ルドガーは後ずさり、尻餅を突いた。多少のことで動じない自信はあったが、これは、無理だ。
「マナ、ね。この街の……いえ、下手するとこの世界の人間は総じて、ただのマナを吐く物体にされてしまったかもしれない」
「う……っ」
ルドガーは適当な街路の隅へ走り、嘔吐した。ひたすら、「ここ」の人間たちの有り様が気持ち悪くて堪らなかった。
吐く物も尽きてえづいていると、背中を優しく撫でられる感触がした。
「イリ、ス」
「大丈夫よ。大丈夫」
ルドガーはイリスにされるがまま体を預ける。イリスはルドガーの頭を優しく、一定の律で叩いてくれた。大の男としては情けなくもあるが、ずっとこうしてもらいたいとさえ思った。
だが、現実はそう優しくなかった。
「まだ生き残りがいたか」
直後、イリスはルドガーを抱き締め、大きく跳んだ。ルドガーたちがいた場所が抉れ、煙を上げている。
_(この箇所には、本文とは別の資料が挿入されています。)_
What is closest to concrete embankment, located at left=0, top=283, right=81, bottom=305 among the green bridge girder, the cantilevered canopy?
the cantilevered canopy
もしイリスがいなければ――考え、ルドガーの背筋は冷えた。
イリスは接地するなり、ルドガーをすぐ近くの建物の陰に押し込んだ。
ルドガーはその陰から空を見上げ、息を呑んだ。
「何だよ、あいつら……」
炎の巨人。水の女。惑星儀に乗った猫。緑毛の少女。氷のドレスの乙女。和太鼓を持つ小人。光輝を放つ巨鳥。ヒト型の黒いオブジェ。
それらが一列に並んで、宙に浮いている。
人間が単独で空を飛べるはずがないのに、飛んでいる。
中でも異色なのは、中心にいる褐色の肌をした男。
「見るのは初めて? なら忘れてしまいなさい。精霊に記憶を割くなんて労力の無駄遣いよ」
「精、霊? あいつらが?」
イリスは答えず、ルドガーを隠す位置に立った。